Cine/Aún no
“Sirat”
Si se mira desde la perspectiva del viaje de un lugar a otro, Sirat es un road picture en forma, uno de los más extravagantes que puedan concebirse.CIUDAD DE MÉXICO (apro).- La aspiración mística de esta última cinta del franco-español Oliver Laxe comienza por el título, que -según explica- se refiere al puente, un hilo muy frágil, que debe cruzar el creyente del Islam para acceder a la gloria; Sirat (España/Francia, 2025) se propone provocar en el espectador la agonía y el éxtasis de ese casi imposible pasaje.
Polvo, sol, lodo, agua, falta de agua, sed, incomodidad constante: los elementos conspiran sobre la piel, la carne, las percepciones de los protagonistas que deberán activar otros sentidos para poder seguir esa larga marcha de “rave” en “rave” a través del desierto Marroquí.
Si se mira desde la perspectiva del viaje de un lugar a otro, Sirat es un road picture en forma, uno de los más extravagantes que puedan concebirse.
Un padre de familia, Luis (Sergi López), viaja en su camioneta por el sur de Marruecos con su hijo Esteban (Bruno Núñez Arjona), de unos doce años, y con su perrita Pipa, en busca de Mar, su hija de veinte años desaparecida, y sospecha que la joven andará en algún “rave” (evento musical nocturno”.
Cuando se topa con una especie de tribu o familia nómada de un “rave” a “otro”, le comentan que se prepara otro gran “rave”, lejos, más hacia el sur, cerca de Mauritania.
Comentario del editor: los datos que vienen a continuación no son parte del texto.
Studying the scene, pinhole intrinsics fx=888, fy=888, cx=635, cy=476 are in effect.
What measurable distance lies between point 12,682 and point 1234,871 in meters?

Luis decide seguirlos con la esperanza de encontrar a Mar.
Excepto Sergi López, un experimentado actor con un rango de talento inacabable, además del niño Núñez Arjona, Oliver Laxe se vale de actores no profesionales, gente que conoció en esos territorios, cuyo universo es el “rave”, a quienes incorpora en el drama; habituados a la catarsis constante de baile y música interminables, la vivencia que transmiten, además de auténtica, resulta sorprendente: son capaces de fundirse en el ritmo y el movimiento, geniales para generar una especie de sustancia homogénea. Mutilaciones internas y externas, gente que sufre, y que una vez fusionada en la danza dionisíaca se mira como una pieza completa de la que nada puede separarse. Increíble el talento para convertirse en masa y a la vez sumergirse en ellos mismos. Oliver Laxe afirma que las heridas no deben esconderse, que hay que celebrarlas, quizá por eso estos personajes sólo parecen existir, hacerse realidad en la orgía perpetua del “rave”.
La intención obvia del director es compartir su propio asombro con el espectador ante esos personajes prodigiosos; todo es fenómeno, en sentido hiperbólico del término en Sirat: el desierto, la gente que deambula por ahí, la manera de relacionarse, la música compuesta para ellos, la masa de rostros y cuerpos y, por supuesto, el “rave”, la verdadera estrella de la película.
Y claro, si se habla de mostrar prodigios, la palabra adecuada es espectáculo. Y aquí es donde Sirat sí que camina por un hilo muy delgado. ¿Hasta dónde un espectáculo de prodigios en una impresionante coreografía puede librarse de caer en la explotación y el circo?
Amén de que un niño encantador e inteligente y una linda perrita se ganan siempre el corazón del público:
-Nunca falla -me decía el colega Carlos Bonfil.
-¿A quién se le ocurre llevarlos a tal viaje? -digo yo.
-Es que representan la inocencia -arguye un amigo.
En general, el público disfruta el viaje que propone Oliver Laxe, la constante adrenalina, las sorpresas imparables, la fusión de géneros, y además del road picture se integra la estética de western con su ritmo y sus imágenes, o la ciencia ficción de Mad Max con el polvo ocre del desierto sin imponer el sepia. El mensaje es apocalíptico, el viaje iniciático de Luis ocurre bajo circunstancias ominosas que anuncian la explosión de la tercera Guerra Mundial.